80% of nurses say their workload makes it difficult for them to follow safety precautions

A new study has found that more than 80 percent of nurses admit their workload makes it difficult to keep patients safe.

The most common errors affecting patient safety are related to medications, but can also include equipment and technology failures and patient falls.

Experts from the Najran University Hospital in Saudi Arabia surveyed 400 healthcare workers, including nurses, doctors and assistants, and studied the characteristics of nursing errors and strategies to reduce their incidence.

They found that “22 percent of nurses said they made mistakes that compromised patient safety, and 4 percent said their mistakes hurt the patient. Ten percent of malpractice nurses said it took longer to treat a patient. than it should have been, and 6 percent said the patient had side effects.”

In other cases, nearly 25 percent reported making medical errors, such as “delaying or refusing to treat a patient,” and about 20 percent of nurses admitted to using tools without first checking them. Meanwhile, 33 percent of study participants reported having a low perception of strategies they could use to reduce these errors.

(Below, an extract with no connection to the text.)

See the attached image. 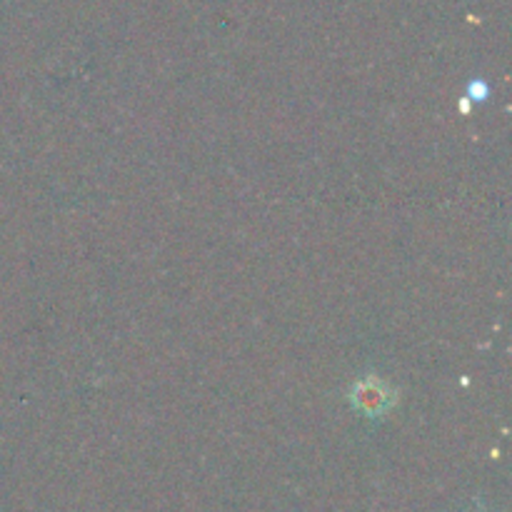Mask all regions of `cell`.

These results prompted researchers to develop recommendations to reduce the incidence of patient safety errors caused by errors, including providing training to teams on patient safety and how to improve it; continuous evaluation of nursing errors; further study of the factors leading to errors; studying the reliability of new security measures after their implementation.

“There is room for improvement in areas such as avoiding injuries from evacuation equipment and avoiding documentation errors,” the researchers wrote of their findings. “These results provide a valuable contribution to ongoing efforts to improve patient safety and improve the overall quality of healthcare services. By identifying areas for improvement and suggesting practical solutions, the study provides valuable insights for healthcare administrators, practitioners and policy makers to effectively reduce nurse error and improve patient care.”